Peter Edwards, Harold Levy and Theresa Boyle

Toronto Star 

 

The provincial government has lost its fight to block the release of affidavits from 40 government and police officials including one from Premier Mike Harris about a top-level government-police meeting the day native activist Anthony (Dudley) George was shot dead at Ipperwash Provincial Park.

Lawyers for the government unsuccessfully appealed this week to Tom Mitchinson, assistant commissioner for the Information and Privacy Commission, that he shouldn't allow the release of the affidavits, which government officials were ordered to produce in response to a Freedom of Information request by Liberal MPP Gerry Phillips (Scarborough-Agincourt).
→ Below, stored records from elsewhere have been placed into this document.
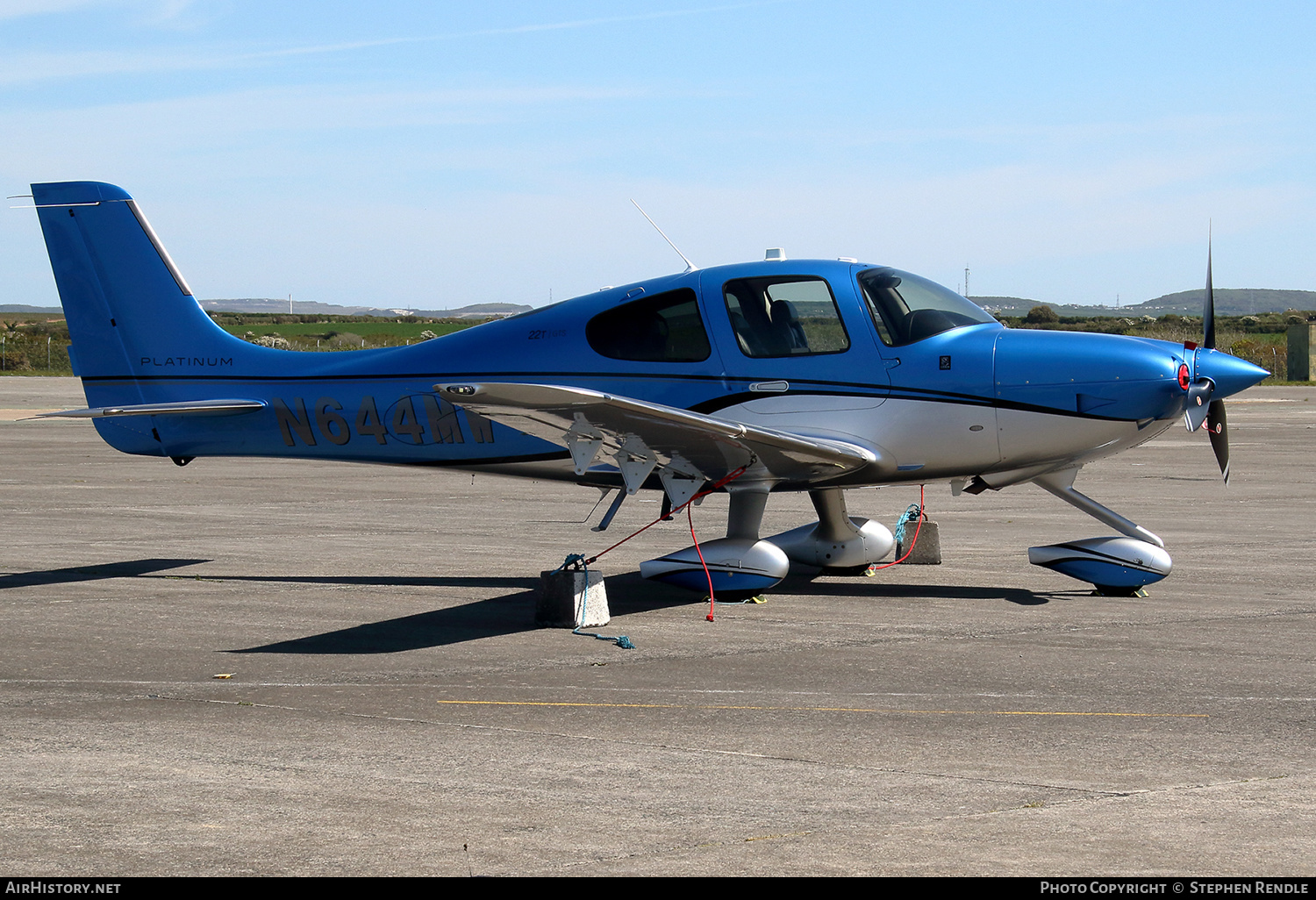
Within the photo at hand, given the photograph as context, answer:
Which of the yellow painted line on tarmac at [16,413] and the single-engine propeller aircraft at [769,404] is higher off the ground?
the single-engine propeller aircraft at [769,404]

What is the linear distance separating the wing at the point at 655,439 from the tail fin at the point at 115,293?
443 centimetres

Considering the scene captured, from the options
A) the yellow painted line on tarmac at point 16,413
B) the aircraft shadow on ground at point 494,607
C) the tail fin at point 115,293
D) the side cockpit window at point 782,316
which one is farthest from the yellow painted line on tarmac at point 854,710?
the yellow painted line on tarmac at point 16,413

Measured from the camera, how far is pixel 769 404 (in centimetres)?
1048

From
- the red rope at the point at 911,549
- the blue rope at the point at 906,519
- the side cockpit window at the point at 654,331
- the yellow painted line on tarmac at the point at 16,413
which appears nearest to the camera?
the side cockpit window at the point at 654,331

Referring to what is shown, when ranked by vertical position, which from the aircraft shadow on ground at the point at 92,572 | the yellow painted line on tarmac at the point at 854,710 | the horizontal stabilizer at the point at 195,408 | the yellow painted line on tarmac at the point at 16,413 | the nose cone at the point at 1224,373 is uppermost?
the nose cone at the point at 1224,373

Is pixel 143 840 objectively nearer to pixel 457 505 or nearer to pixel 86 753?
pixel 86 753

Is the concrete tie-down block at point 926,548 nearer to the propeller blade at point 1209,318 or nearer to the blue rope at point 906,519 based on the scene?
the blue rope at point 906,519

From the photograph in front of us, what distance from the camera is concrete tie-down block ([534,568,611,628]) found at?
30.8 feet

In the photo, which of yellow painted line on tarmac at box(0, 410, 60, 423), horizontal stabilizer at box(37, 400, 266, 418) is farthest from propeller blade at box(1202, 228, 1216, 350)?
yellow painted line on tarmac at box(0, 410, 60, 423)

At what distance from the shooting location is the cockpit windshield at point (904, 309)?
409 inches

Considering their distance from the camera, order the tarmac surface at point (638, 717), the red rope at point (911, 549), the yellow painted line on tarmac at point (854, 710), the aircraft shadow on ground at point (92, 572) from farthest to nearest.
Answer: the red rope at point (911, 549) < the aircraft shadow on ground at point (92, 572) < the yellow painted line on tarmac at point (854, 710) < the tarmac surface at point (638, 717)

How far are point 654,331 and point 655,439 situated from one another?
1648 mm

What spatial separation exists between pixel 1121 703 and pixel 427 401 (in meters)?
6.34

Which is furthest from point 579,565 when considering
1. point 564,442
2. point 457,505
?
point 457,505
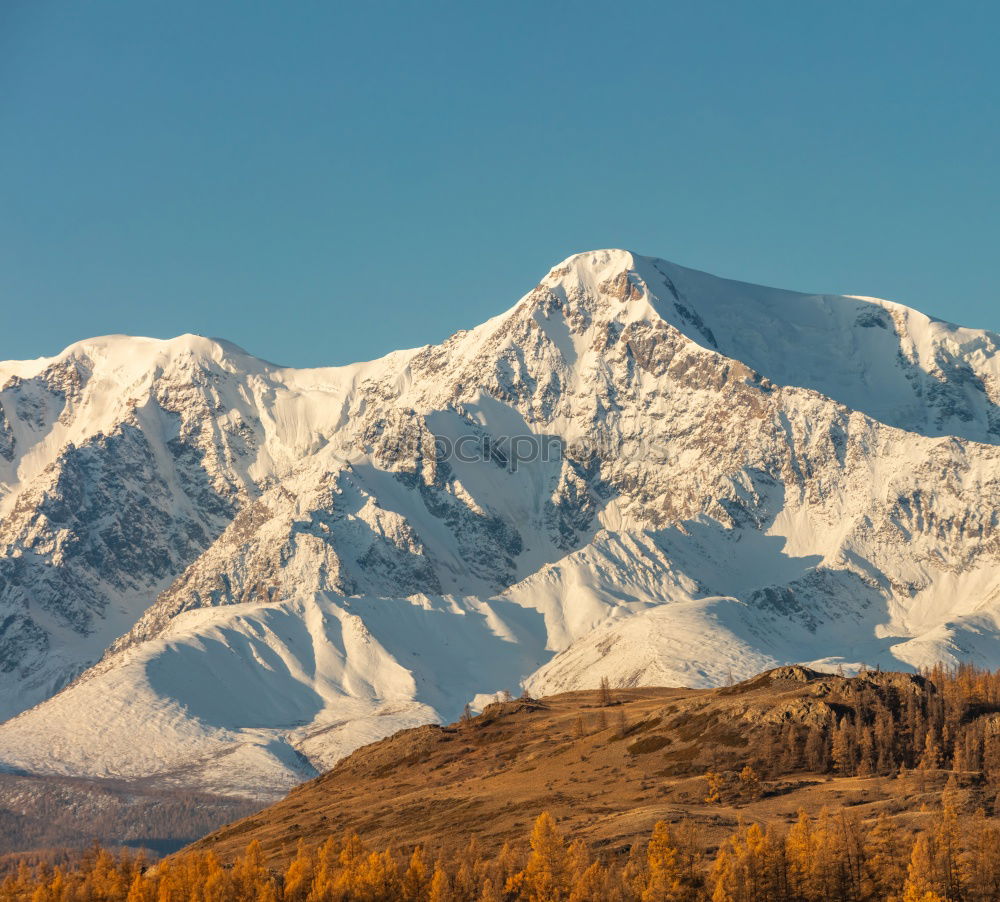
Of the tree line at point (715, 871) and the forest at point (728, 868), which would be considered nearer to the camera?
the tree line at point (715, 871)

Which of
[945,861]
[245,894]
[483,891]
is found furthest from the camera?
[245,894]

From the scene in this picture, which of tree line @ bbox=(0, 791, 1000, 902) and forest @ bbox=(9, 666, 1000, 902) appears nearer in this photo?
tree line @ bbox=(0, 791, 1000, 902)

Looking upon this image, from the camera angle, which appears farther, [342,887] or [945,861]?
[342,887]

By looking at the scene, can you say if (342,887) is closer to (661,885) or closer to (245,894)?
(245,894)

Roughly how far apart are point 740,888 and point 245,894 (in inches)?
2271

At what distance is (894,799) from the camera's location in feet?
651

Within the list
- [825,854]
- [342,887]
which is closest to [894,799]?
[825,854]

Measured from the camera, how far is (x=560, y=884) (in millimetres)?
182750

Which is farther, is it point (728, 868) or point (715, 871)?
point (715, 871)

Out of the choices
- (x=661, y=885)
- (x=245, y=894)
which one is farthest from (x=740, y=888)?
(x=245, y=894)

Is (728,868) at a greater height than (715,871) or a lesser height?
greater

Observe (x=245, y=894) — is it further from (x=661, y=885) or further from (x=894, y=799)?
(x=894, y=799)

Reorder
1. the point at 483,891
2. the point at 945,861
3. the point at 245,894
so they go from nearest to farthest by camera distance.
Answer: the point at 945,861
the point at 483,891
the point at 245,894

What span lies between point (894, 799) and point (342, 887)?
201 ft
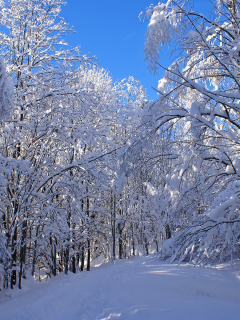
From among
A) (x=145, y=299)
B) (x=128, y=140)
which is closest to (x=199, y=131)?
(x=128, y=140)

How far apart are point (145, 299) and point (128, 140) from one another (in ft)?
9.01

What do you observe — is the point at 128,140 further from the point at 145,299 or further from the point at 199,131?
the point at 145,299

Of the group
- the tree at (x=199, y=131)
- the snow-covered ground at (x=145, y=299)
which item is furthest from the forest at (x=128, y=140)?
the snow-covered ground at (x=145, y=299)

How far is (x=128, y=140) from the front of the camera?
410 centimetres

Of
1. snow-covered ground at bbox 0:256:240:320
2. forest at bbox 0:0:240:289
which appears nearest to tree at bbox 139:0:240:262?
forest at bbox 0:0:240:289

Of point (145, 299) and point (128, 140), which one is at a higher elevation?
point (128, 140)

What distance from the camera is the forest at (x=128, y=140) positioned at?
11.9 ft

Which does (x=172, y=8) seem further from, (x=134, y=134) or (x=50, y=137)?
(x=50, y=137)

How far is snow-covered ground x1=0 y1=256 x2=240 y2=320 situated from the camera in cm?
329

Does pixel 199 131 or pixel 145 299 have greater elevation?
pixel 199 131

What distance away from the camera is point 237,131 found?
14.4ft

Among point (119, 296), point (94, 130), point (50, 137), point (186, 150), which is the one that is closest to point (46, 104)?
point (50, 137)

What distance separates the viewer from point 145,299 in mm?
4070

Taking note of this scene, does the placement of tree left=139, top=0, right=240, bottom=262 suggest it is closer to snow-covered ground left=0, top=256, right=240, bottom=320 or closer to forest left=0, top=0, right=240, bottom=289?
forest left=0, top=0, right=240, bottom=289
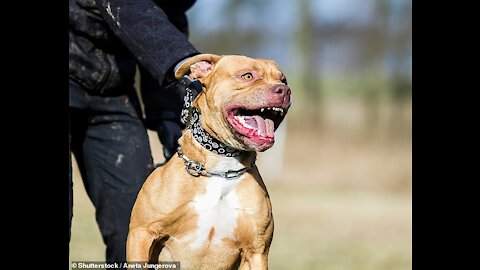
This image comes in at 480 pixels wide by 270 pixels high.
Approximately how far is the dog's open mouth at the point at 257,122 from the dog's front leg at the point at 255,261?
551mm

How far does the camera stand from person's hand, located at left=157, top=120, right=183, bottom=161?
14.6 feet

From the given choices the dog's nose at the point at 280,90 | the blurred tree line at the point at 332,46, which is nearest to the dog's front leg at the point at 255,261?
the dog's nose at the point at 280,90

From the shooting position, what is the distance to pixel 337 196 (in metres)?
14.0

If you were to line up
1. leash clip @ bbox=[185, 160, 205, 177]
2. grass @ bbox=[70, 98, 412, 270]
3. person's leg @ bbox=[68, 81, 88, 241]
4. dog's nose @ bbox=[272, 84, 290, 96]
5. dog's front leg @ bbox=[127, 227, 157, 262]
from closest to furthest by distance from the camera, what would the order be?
1. dog's nose @ bbox=[272, 84, 290, 96]
2. dog's front leg @ bbox=[127, 227, 157, 262]
3. leash clip @ bbox=[185, 160, 205, 177]
4. person's leg @ bbox=[68, 81, 88, 241]
5. grass @ bbox=[70, 98, 412, 270]

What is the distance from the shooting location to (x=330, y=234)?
31.9 ft

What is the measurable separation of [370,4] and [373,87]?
2.11 metres

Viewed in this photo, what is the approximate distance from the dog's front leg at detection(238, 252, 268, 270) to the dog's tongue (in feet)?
1.87

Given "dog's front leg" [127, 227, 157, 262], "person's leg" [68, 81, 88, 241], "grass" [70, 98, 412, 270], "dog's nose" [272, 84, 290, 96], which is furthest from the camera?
"grass" [70, 98, 412, 270]

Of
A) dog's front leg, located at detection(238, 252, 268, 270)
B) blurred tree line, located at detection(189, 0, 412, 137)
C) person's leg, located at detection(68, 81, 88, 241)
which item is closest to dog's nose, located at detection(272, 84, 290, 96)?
dog's front leg, located at detection(238, 252, 268, 270)

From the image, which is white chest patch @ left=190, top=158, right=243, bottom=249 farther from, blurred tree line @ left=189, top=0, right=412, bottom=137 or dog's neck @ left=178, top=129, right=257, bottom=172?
blurred tree line @ left=189, top=0, right=412, bottom=137

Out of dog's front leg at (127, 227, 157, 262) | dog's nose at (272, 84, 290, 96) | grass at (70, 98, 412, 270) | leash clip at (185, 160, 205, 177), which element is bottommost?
grass at (70, 98, 412, 270)

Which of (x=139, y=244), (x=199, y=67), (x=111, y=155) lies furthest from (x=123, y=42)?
(x=139, y=244)
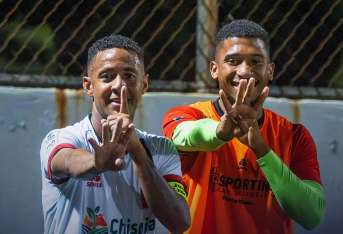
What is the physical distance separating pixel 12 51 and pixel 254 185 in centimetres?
155

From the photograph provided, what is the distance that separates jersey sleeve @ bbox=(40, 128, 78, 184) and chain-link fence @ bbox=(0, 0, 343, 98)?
3.80ft

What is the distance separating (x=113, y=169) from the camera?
2.68m

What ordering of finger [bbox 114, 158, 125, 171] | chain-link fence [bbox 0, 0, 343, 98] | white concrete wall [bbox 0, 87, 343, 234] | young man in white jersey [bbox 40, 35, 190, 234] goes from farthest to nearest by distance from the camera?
1. chain-link fence [bbox 0, 0, 343, 98]
2. white concrete wall [bbox 0, 87, 343, 234]
3. young man in white jersey [bbox 40, 35, 190, 234]
4. finger [bbox 114, 158, 125, 171]

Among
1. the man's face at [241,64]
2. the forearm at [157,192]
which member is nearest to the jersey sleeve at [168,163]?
the forearm at [157,192]

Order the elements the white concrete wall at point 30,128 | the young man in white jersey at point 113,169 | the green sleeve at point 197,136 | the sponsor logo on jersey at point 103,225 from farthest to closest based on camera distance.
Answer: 1. the white concrete wall at point 30,128
2. the green sleeve at point 197,136
3. the sponsor logo on jersey at point 103,225
4. the young man in white jersey at point 113,169

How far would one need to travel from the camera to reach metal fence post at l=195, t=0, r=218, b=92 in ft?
14.1

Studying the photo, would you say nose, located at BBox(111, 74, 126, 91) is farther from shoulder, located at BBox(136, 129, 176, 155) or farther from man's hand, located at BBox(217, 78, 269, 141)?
man's hand, located at BBox(217, 78, 269, 141)

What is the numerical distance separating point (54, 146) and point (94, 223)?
0.32 meters

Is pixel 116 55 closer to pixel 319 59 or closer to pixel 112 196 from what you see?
pixel 112 196

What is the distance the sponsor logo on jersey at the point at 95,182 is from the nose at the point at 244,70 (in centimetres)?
81

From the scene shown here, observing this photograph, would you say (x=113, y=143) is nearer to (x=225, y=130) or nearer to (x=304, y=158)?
(x=225, y=130)

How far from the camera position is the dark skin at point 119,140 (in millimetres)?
2695

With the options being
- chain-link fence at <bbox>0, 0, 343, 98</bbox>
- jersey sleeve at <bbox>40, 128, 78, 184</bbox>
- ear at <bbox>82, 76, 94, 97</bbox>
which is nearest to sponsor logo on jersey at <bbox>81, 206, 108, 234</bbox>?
jersey sleeve at <bbox>40, 128, 78, 184</bbox>

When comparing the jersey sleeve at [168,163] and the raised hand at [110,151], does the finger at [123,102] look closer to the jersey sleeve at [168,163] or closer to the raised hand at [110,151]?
the raised hand at [110,151]
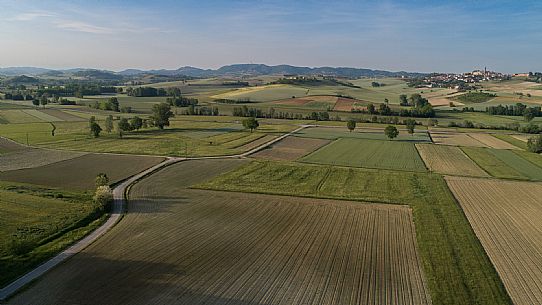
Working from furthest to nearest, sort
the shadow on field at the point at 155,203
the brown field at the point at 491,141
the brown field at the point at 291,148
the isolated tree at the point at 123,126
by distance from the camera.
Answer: the isolated tree at the point at 123,126, the brown field at the point at 491,141, the brown field at the point at 291,148, the shadow on field at the point at 155,203

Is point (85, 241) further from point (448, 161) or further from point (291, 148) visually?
point (448, 161)

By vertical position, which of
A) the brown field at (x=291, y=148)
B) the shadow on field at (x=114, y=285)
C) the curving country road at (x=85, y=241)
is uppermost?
the brown field at (x=291, y=148)

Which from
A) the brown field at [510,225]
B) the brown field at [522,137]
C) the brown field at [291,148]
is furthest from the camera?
the brown field at [522,137]

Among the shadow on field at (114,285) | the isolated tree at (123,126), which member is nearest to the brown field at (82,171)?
the shadow on field at (114,285)

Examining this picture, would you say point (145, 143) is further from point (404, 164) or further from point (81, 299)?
point (81, 299)

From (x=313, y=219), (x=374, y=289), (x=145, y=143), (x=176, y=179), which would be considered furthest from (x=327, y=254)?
(x=145, y=143)

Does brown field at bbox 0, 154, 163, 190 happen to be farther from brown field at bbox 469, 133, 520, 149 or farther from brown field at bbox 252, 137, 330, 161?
brown field at bbox 469, 133, 520, 149

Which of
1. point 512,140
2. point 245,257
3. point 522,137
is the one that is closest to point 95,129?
point 245,257

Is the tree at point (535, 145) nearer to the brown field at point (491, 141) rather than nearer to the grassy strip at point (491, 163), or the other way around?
the brown field at point (491, 141)
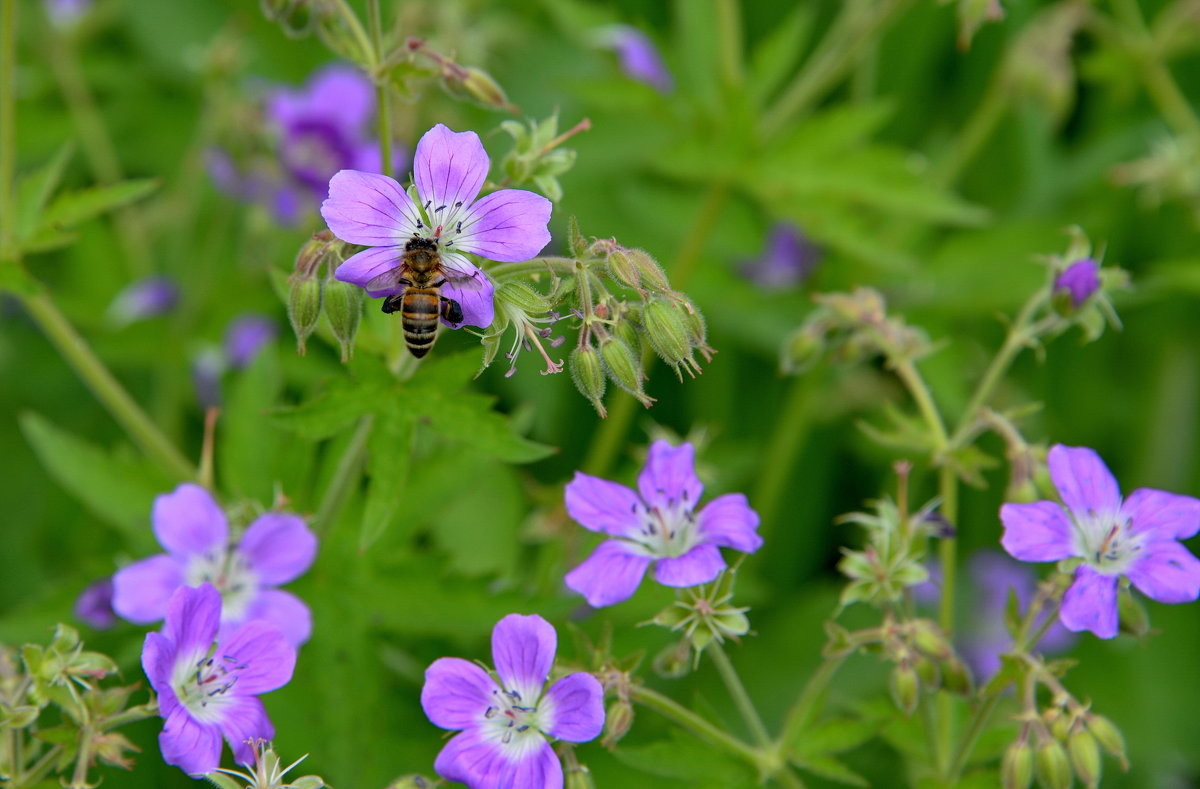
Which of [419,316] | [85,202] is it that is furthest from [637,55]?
[419,316]

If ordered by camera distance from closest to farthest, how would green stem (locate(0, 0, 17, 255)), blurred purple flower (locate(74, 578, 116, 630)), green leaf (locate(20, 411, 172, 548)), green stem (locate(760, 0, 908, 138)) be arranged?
1. green stem (locate(0, 0, 17, 255))
2. blurred purple flower (locate(74, 578, 116, 630))
3. green leaf (locate(20, 411, 172, 548))
4. green stem (locate(760, 0, 908, 138))

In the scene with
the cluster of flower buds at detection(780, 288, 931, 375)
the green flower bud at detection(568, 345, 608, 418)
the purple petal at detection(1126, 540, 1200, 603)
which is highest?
the cluster of flower buds at detection(780, 288, 931, 375)

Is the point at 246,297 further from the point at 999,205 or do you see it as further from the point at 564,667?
the point at 999,205

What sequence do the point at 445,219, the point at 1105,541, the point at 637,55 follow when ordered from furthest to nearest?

In an unsuccessful appeal, a lawyer for the government argued Wednesday that release of the affidavits might interfere with a wrongful death lawsuit by the George family against Harris and key government and police officials.

The government lawyer also argued: "No legitimate public interest would be furthered by sharing this information to the appellant (Phillips) who is not a party to the litigation ... The affidavits contain personal information and individual recollections of the event. Moreover, many of these individuals are no longer employed by the Crown and some were never so employed."

Mitchinson dismissed the government arguments against releasing the affidavits as "sketchy at best."

"The Premier has said that he has nothing to hide," Phillips said yesterday. "But behind the scenes, his lawyers are mounting an endless campaign to keep the facts from coming out."

However, Attorney-General David Young said yesterday he thinks each of the 40 people ordered to swear out affidavits should be allowed to determine whether they want their remarks made public.

He insisted the government was being co-operative and that there were no more documents to be found, adding the Premier would give consent to the distribution of his affidavit within a few days.

"But when it comes to people who are no longer in government, we feel out of respect that they should be asked ... by the privacy commissioner or the government," Young said. Phillips said he found Young's comments "bizarre," since privacy legislation is legally binding.

In his written response to Phillips, Mitchinson said he would provide him with the documents no earlier than Nov. 5, which would give the government a week to respond to his decision.

Meanwhile, Toronto city councillors yesterday rejected a plea they weigh in on the George controversy.

NDP Leader Howard Hampton and Phillips trooped down to city hall yesterday with a plea that city council formally request a public inquiry. But council's policy committee voted 7-3 against the idea.